◆ **Extract to read**:
#####
Bastille Day celebrations on beach below Promenade des Anglais, 2014

On the morning before the attack, French President François Hollande said the national state of emergency, put in place after the November 2015 Paris attacks, would end after the 2016 Tour de France finished on 26 July 2016. France had just finished hosting the Euro 2016 football tournament, during which the country had extensive security measures in place. Some matches were played in Nice, ending with the England–Iceland match on 27 June.

On the evening of 14 July in Nice, the Bastille Day celebrations on the waterfront Promenade des Anglais, dubbed "Prom'Party" by the city of Nice, drew crowds of 30,000 and included an aerial display by the French Air Force.

The Promenade des Anglais had been closed to traffic and, as in preceding years, a long section had been converted into a pedestrian zone. The customary Bastille Day fireworks display took place between 22:00 and 22:20.

==Attack==

11 July:
- Mohamed Lahouaiej-Bouhlel rented a 19-tonne Renault Midlum 270 cargo truck in Saint-Laurent-du-Var.
#####
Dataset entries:
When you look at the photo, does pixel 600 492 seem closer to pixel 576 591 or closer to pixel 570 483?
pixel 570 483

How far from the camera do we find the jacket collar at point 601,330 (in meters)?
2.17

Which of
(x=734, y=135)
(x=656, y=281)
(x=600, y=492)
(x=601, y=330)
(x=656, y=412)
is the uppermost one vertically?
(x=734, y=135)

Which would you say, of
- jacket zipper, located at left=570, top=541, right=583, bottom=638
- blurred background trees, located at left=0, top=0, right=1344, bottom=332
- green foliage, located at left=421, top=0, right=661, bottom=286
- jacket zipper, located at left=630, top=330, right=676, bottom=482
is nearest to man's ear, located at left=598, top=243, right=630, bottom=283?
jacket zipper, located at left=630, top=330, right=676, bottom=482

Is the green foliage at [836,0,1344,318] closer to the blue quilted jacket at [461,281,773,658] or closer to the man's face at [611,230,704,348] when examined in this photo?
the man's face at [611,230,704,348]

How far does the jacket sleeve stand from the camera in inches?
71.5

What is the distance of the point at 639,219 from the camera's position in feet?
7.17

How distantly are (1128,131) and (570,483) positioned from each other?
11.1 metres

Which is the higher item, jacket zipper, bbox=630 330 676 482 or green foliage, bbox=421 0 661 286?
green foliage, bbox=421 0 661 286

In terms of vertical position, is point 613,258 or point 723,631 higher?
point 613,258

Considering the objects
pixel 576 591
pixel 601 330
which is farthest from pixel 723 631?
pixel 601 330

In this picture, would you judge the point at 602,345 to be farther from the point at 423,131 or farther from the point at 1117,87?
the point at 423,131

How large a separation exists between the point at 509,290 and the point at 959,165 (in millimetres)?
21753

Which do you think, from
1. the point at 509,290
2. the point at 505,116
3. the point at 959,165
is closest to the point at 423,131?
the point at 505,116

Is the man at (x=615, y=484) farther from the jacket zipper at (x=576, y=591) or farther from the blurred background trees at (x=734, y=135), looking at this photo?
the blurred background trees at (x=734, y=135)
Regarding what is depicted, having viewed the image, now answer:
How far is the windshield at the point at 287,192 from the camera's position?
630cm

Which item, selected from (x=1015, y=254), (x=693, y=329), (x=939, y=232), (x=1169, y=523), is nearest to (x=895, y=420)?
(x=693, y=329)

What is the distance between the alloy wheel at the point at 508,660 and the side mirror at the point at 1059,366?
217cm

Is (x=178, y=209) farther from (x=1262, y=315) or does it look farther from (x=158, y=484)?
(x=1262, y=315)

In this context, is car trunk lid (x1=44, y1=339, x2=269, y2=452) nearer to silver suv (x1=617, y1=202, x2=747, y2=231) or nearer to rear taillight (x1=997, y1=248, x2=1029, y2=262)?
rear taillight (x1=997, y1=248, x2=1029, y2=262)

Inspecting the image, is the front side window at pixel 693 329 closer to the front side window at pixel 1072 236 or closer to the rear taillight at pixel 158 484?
#####
◆ **Activities**:
#1 Answer these questions from the Nice extract:
(a) When did François Hollande say the national state of emergency would end?
(b) How large were the crowds at the "Prom'Party" celebrations?
(c) Between what times did the Bastille Day fireworks display take place?
#2 Quote the passage of the Nice extract that opens with the words containing "Bastille Day celebrations on beach" and closes with "French Air Force.".
Nothing asked here depends on the dataset entries.

◆ **Task responses**:
#1
(a) After the 2016 Tour de France finished on 26 July 2016.
(b) 30,000.
(c) Between 22:00 and 22:20.

#2
Bastille Day celebrations on beach below Promenade des Anglais, 2014

On the morning before the attack, French President François Hollande said the national state of emergency, put in place after the November 2015 Paris attacks, would end after the 2016 Tour de France finished on 26 July 2016. France had just finished hosting the Euro 2016 football tournament, during which the country had extensive security measures in place. Some matches were played in Nice, ending with the England–Iceland match on 27 June.

On the evening of 14 July in Nice, the Bastille Day celebrations on the waterfront Promenade des Anglais, dubbed "Prom'Party" by the city of Nice, drew crowds of 30,000 and included an aerial display by the French Air Force.